March 14, 2011

While it is still early to assess the full impact of Japan’s earthquake and Tsunami, some aspects are getting clearer. Aside from the heart-breaking human tragedy and un-nerving nuclear picture, the immediate impact will most likely be in the global supply chain for a host of products.

Factory shut-downs across different industries in Japan will result in shortages in products and components, which will have a multiplier effect worldwide. We are seeing a negative impact on the global crude oil markets as a result of the refinery and utility shut-downs. But this is most likely a temporary impact, as Japan may need to replace its nuclear consumption with fossil fuels. br />
The nuclear question is the much bigger impact, longer term. This disaster has shed an unflattering light on the nuclear industry, most likely dealing it a severe blow for a long time. A number of nations will question the suitability of nuclear energy as a key component of the energy mix.

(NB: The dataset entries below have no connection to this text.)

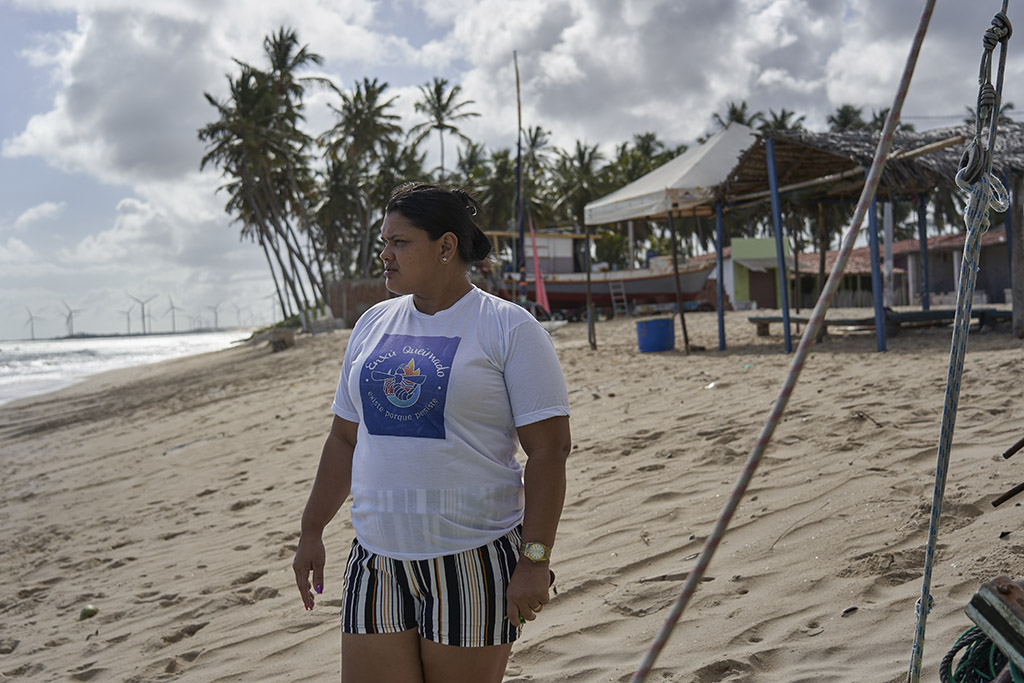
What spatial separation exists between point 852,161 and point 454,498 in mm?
9694

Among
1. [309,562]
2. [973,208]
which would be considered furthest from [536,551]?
[973,208]

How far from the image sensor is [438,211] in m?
1.96

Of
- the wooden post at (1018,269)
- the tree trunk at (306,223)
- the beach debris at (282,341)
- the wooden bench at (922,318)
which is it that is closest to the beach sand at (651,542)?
the wooden post at (1018,269)

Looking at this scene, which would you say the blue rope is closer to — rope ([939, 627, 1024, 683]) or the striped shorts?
rope ([939, 627, 1024, 683])

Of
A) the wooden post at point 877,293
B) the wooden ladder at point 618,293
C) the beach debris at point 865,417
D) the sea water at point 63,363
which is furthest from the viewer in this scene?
the wooden ladder at point 618,293

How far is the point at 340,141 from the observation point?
37.3 m

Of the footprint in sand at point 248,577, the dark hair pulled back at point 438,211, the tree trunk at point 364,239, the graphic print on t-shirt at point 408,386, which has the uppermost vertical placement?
the tree trunk at point 364,239

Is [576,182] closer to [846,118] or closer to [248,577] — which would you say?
[846,118]

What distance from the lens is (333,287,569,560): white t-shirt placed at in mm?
1787

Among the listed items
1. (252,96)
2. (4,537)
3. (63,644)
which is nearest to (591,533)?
(63,644)

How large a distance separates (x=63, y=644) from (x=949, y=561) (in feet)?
12.4

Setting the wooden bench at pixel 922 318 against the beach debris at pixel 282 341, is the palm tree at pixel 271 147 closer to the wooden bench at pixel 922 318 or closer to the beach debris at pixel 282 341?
the beach debris at pixel 282 341

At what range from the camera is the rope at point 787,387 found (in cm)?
122

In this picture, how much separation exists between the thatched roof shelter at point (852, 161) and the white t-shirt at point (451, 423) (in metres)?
7.25
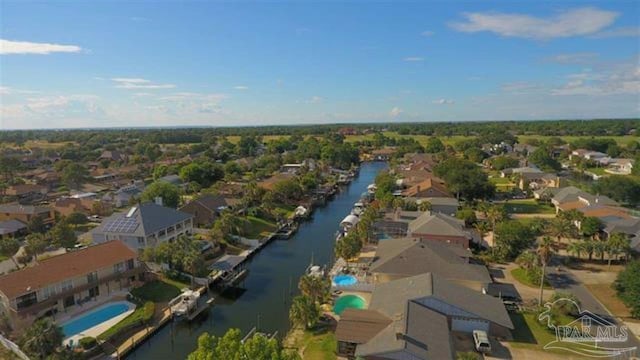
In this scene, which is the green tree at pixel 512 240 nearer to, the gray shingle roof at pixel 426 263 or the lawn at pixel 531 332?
the gray shingle roof at pixel 426 263

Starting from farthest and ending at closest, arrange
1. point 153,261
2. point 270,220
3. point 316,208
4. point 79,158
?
point 79,158 < point 316,208 < point 270,220 < point 153,261

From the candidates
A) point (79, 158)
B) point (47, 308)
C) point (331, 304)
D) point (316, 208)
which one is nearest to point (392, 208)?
A: point (316, 208)

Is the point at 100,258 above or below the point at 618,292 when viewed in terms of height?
above

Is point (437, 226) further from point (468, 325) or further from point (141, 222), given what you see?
point (141, 222)

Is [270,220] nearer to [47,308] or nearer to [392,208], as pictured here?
[392,208]

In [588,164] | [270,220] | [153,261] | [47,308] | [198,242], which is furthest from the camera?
[588,164]

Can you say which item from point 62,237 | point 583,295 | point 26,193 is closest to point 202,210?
point 62,237

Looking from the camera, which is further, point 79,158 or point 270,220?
point 79,158
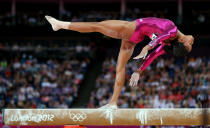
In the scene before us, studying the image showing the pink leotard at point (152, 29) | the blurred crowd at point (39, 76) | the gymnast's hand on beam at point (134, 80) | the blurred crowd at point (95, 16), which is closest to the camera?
the gymnast's hand on beam at point (134, 80)

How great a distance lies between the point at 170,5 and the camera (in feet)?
64.8

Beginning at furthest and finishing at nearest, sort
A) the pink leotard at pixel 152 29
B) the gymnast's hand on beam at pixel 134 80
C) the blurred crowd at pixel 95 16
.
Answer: the blurred crowd at pixel 95 16 → the pink leotard at pixel 152 29 → the gymnast's hand on beam at pixel 134 80

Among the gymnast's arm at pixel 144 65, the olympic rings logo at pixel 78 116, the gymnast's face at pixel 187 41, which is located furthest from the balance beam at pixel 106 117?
the gymnast's face at pixel 187 41

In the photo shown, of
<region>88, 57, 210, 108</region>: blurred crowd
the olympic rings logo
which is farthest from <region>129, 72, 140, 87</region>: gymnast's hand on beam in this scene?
<region>88, 57, 210, 108</region>: blurred crowd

This tragedy came at a particularly bad time for the Japanese economy. The multi-year economic slump had left the Japanese in a very weak fiscal situation, which will get only worse as they gear up to fund the rebuilding and reconstruction effort. The Bank of Japan injected heavy liquidity in the market this morning to keep the economy functioning normally.

It is expected that Japan’s funding needs may cause an appreciation in the value of its currency, further straining its export-centric economy. And since Japan is a major holder of U.S. Treasury bonds, the need for funds repatriation may have an impact on U.S. interest rates as well.

The confidence of U.S. investors was shaken ahead of this tragedy by the unrest in the Midddle East and its impact on global oil prices. The re-emergence of Europe’s sovereign debt problems and concerns about China’s growth prospects only add to this unsettling global backdrop.

While all of these events are important, it will be developments on the domestic front that will be critical to the U.S. economic outlook. The domestic economic recovery has been on steady ground and will get more strengthened should the labor market continue to recover.